Supplied data START

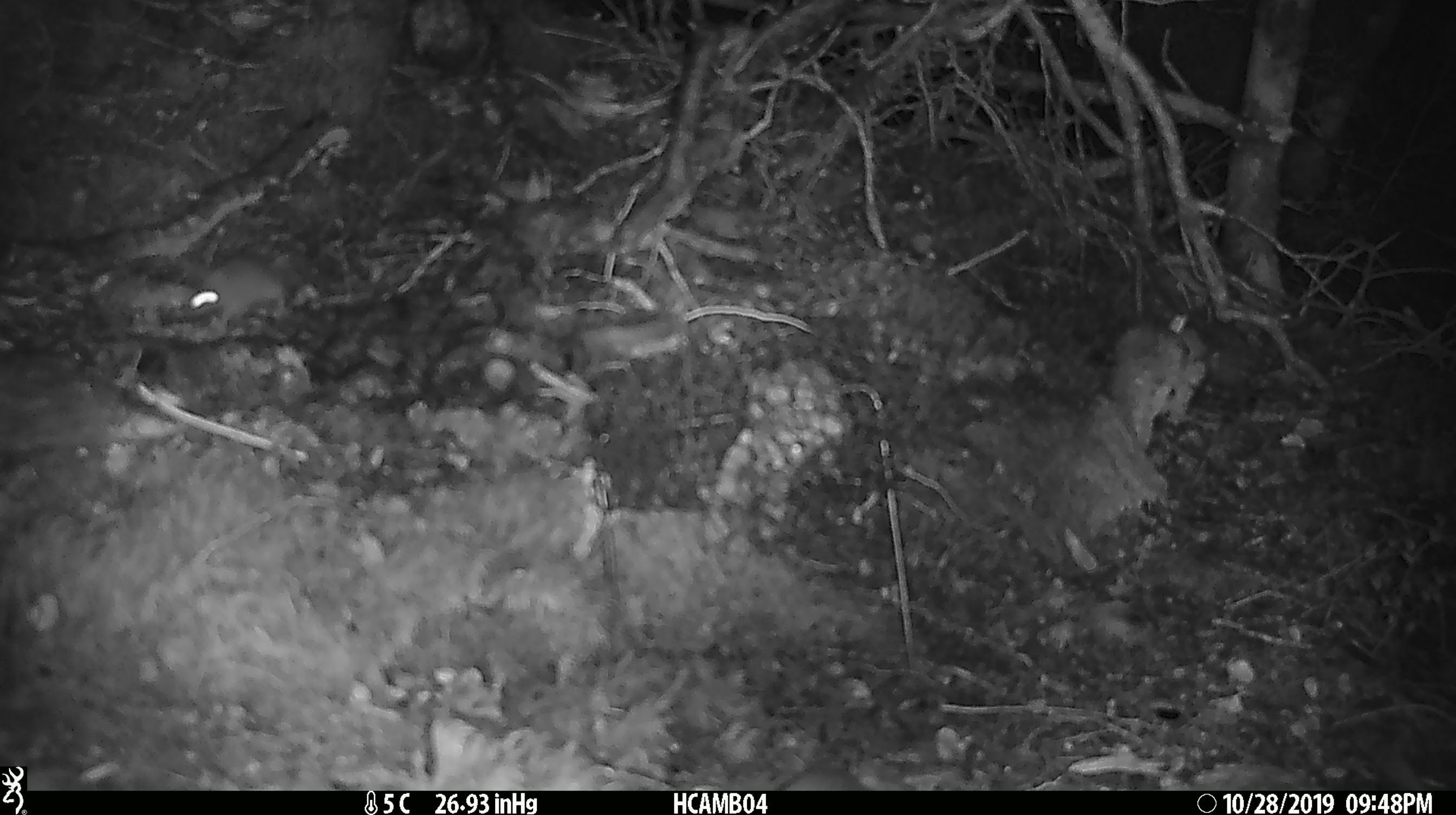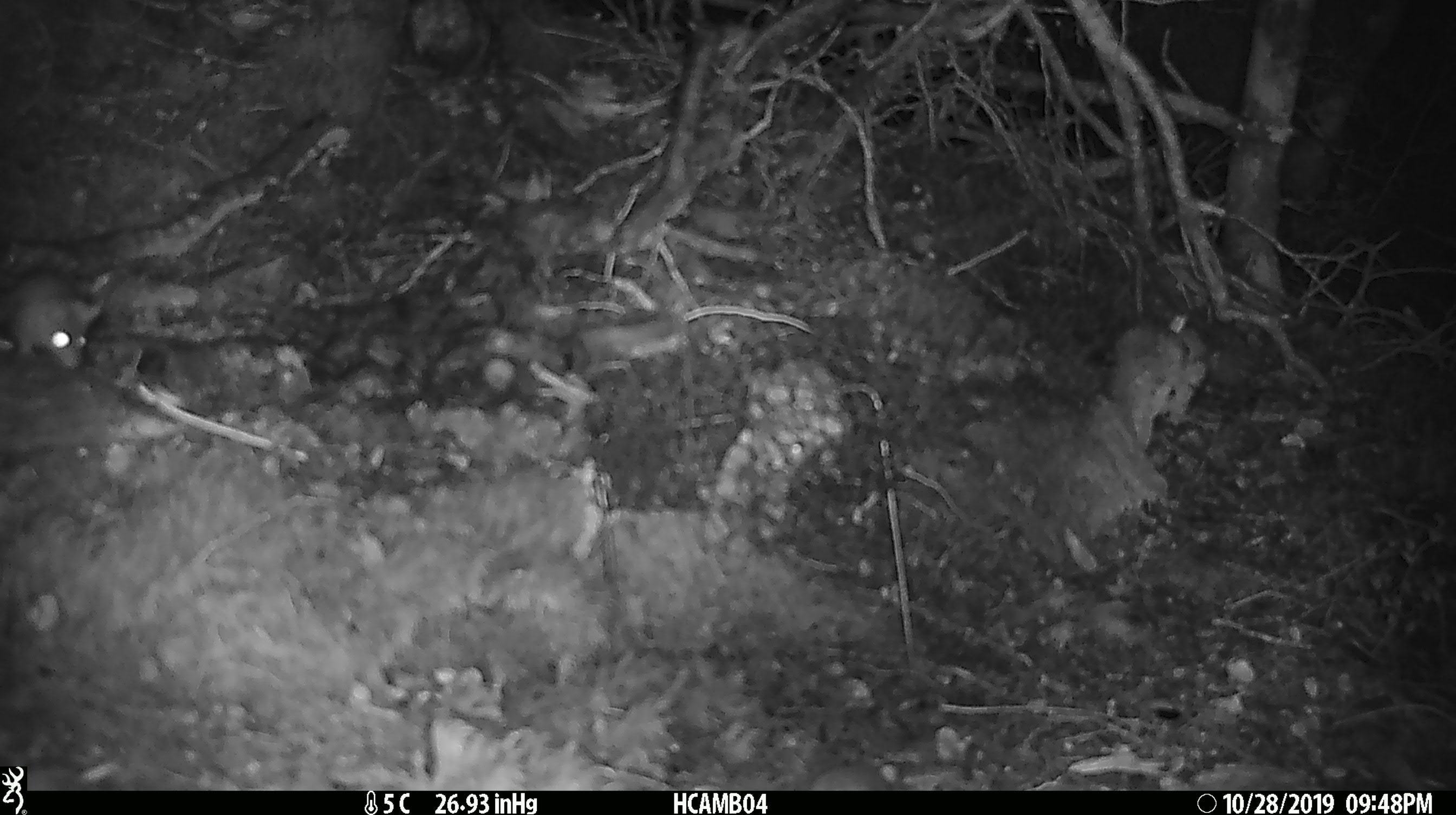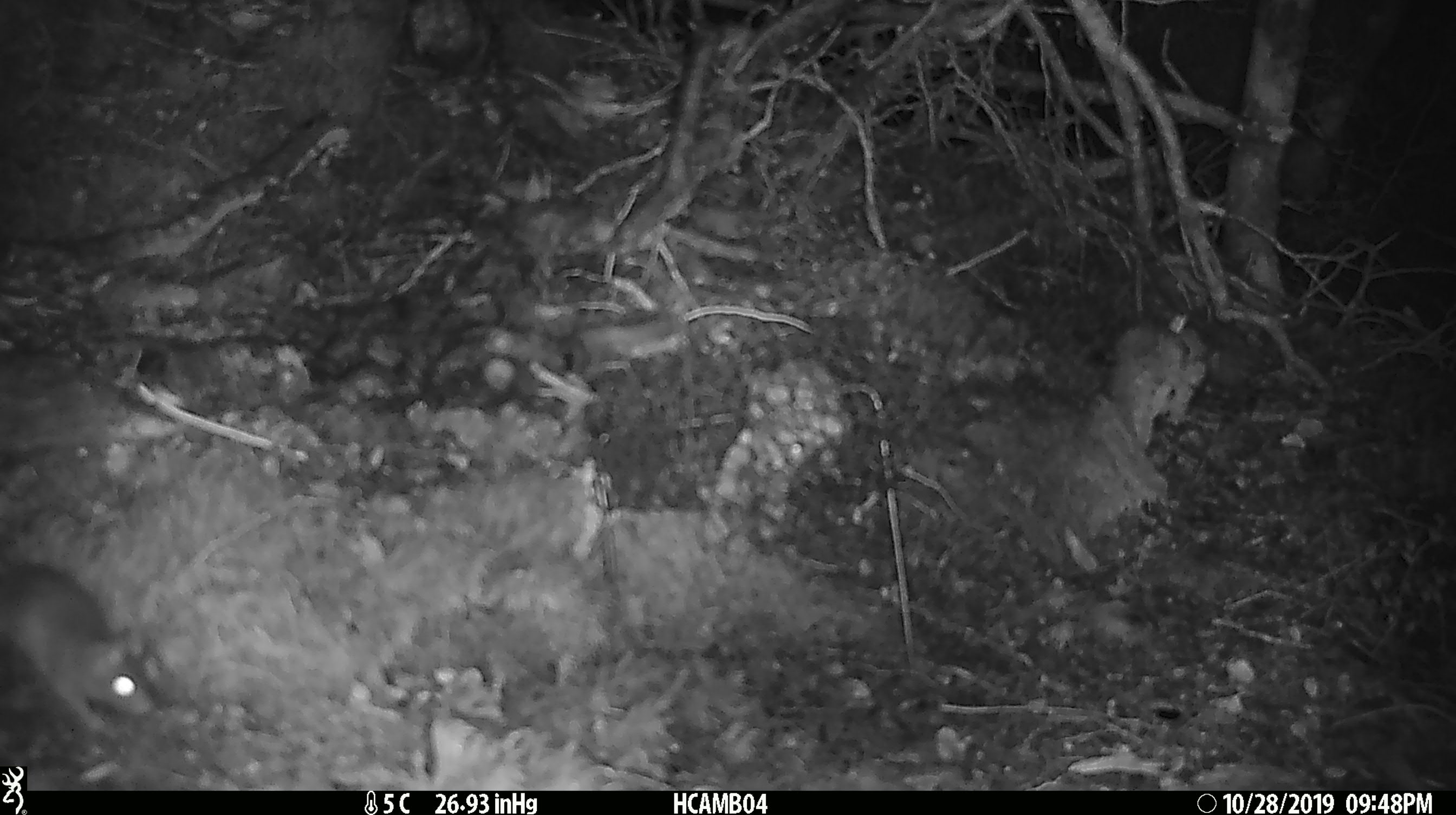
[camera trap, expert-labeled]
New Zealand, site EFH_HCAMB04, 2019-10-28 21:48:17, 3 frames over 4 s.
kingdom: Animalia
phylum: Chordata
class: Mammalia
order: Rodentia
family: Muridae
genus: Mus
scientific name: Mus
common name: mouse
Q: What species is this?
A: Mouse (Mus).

Supplied data END

▶ _Your instructions_:
Pictures aside, retype the material exactly.

▶ _Answer box_:
[camera trap, expert-labeled]
New Zealand, site EFH_HCAMB04, 2019-10-28 21:48:17, 3 frames over 4 s.
kingdom: Animalia
phylum: Chordata
class: Mammalia
order: Rodentia
family: Muridae
genus: Mus
scientific name: Mus
common name: mouse
Q: What species is this?
A: Mouse (Mus).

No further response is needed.